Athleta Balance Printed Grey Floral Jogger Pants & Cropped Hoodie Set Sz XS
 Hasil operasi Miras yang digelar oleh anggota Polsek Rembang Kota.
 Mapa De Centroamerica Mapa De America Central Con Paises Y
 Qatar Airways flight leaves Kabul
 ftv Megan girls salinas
:::::
= What you should do =
Copy out each record exactly as given, omitting none.

= Written response =
Athleta Balance Printed Grey Floral Jogger Pants & Cropped Hoodie Set Sz XS
 Hasil operasi Miras yang digelar oleh anggota Polsek Rembang Kota.
 Mapa De Centroamerica Mapa De America Central Con Paises Y
 Qatar Airways flight leaves Kabul
 ftv Megan girls salinas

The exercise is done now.